My first question is why she was tested. Are you trying to get her into a gifted program or were there other concerns?
If the program has a "cut off" score, and that's at issue, you'll want to ask about confidence intervals. The idea behind a confidence interval is that you get a single score (e.g. VCI 138) when you test that day, but you know that results would vary a bit if you tested the same child multiple days. The 95% confidence interval is a statistical projection of scores. The idea is that your child would have tested somewhere within that range on 95% of attempts. For another example, 3 points difference in the two FSIQ scores is probably well within the confidence interval and doesn't mean much of anything.
A great question to ask any time the assessor doesn't state it outright in the reports: In your professional opinion, is the FSIQ the best summary of her cognitive potential? Sometimes there's a significant discrepancy between the measures within the WISC-IV, and the FSIQ is not considered a good summary. I've seen reports where the school pysch says the highest subscore is a better measure for that reason, in particular. There are certain areas where I just defer to the expertise of the school psychologist, and this is one of them.
If the VCI and PRI switched in the past few years, that's probably because she's been doing more verbal work in the past few years than perceptual reasoning, which is hardly surprising. Some of the activities in this test are like things she does all the time in school, and she's more confident with those activities, that's all.
I'd be a little suspicious about a word reading score that's lower than both the pseudoword decoding (pure decoding of mostly nonsense words) and reading comprehension (of longer passages), but there's no reason that particular score should have any bearing on the discussion as far as I can tell. I'd put that one down to unfamiliar task as well. Teachers rarely hand a student a list of words in isolation and ask them to read the words out loud.

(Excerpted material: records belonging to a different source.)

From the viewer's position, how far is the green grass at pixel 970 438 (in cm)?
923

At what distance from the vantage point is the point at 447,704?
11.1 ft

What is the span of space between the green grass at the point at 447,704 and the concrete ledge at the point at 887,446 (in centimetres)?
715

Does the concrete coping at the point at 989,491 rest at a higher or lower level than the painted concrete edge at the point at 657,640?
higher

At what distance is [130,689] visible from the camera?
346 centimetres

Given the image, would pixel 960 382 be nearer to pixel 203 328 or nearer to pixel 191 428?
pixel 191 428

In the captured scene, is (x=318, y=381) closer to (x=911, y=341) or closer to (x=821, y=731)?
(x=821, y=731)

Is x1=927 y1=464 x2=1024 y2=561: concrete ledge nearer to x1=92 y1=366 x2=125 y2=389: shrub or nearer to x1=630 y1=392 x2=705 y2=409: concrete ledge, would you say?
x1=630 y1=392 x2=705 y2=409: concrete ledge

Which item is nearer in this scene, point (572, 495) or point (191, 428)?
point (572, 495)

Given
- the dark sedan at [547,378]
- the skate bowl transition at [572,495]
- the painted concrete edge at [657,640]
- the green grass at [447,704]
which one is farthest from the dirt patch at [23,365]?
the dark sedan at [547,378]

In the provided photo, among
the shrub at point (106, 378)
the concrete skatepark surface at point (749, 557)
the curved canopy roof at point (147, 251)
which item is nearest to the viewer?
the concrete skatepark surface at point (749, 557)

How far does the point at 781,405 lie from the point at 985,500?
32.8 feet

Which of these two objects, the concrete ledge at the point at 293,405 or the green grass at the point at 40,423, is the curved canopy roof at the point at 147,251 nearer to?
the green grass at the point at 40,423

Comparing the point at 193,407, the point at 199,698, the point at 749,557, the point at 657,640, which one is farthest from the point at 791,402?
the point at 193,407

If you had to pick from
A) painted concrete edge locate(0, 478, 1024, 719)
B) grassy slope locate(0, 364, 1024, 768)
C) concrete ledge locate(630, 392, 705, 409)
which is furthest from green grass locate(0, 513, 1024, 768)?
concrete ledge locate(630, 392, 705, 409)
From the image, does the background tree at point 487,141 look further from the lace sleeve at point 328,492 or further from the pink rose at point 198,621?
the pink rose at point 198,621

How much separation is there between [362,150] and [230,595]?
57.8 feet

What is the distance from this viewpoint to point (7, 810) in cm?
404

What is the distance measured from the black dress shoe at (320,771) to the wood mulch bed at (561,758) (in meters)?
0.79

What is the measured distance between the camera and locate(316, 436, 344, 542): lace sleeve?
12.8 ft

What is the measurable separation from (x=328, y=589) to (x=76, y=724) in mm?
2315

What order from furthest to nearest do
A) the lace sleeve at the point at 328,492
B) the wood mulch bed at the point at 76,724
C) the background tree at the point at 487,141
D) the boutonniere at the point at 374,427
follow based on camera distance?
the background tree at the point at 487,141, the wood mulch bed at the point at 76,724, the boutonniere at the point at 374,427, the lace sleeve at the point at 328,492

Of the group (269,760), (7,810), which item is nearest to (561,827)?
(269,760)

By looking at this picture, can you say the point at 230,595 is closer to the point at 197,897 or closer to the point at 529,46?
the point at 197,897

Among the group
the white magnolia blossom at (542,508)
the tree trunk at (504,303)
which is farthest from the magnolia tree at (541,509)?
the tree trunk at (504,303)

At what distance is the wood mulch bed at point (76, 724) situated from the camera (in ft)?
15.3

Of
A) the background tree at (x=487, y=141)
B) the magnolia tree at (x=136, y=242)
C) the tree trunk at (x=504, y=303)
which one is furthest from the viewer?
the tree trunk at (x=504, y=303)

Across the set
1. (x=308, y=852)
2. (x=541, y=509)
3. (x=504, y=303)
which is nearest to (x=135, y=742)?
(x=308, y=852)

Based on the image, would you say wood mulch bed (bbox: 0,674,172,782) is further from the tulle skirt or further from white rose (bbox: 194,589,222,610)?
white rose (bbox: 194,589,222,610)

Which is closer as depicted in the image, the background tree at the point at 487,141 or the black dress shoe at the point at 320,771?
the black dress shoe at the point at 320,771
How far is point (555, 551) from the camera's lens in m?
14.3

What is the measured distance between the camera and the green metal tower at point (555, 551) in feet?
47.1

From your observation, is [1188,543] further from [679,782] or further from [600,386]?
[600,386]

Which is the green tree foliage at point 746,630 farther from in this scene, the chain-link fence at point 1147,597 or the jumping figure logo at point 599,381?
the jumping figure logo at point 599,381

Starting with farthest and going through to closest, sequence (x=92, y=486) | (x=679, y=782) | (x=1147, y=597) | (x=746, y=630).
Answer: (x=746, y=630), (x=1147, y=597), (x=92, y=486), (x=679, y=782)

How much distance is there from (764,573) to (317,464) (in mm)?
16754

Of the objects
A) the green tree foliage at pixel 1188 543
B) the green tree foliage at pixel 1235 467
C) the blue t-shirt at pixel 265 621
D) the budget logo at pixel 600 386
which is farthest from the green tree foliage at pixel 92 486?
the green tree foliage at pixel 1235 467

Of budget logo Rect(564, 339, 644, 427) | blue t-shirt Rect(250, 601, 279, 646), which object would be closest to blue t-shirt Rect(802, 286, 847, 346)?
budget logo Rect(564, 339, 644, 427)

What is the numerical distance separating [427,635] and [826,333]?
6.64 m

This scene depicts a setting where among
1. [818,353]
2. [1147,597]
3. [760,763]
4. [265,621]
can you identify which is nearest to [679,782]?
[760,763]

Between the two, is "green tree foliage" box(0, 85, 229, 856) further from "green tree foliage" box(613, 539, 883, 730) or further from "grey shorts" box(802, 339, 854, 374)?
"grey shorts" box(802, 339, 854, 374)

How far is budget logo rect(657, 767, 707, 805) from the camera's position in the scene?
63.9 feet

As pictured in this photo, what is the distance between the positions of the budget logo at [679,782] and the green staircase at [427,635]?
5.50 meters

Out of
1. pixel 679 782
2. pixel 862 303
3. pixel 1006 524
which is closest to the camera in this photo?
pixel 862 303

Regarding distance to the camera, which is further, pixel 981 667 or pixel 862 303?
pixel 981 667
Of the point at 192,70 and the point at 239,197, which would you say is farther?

When we are testing for learning disabilities, we use these two assessments to look for unexplained underachievement: WIAT (achievement) scores that are significantly lower than the WISC (potential). Your daughter has the opposite phenomenon: measured achievement that is well above her measured potential. This is probably an indication of high motivation and quality education. Students with similar combinations and ranges of scores to this often grow up to be the most successful adults. There's a great deal in this world to be worried about, but I wouldn't spend too much time worrying about this kid.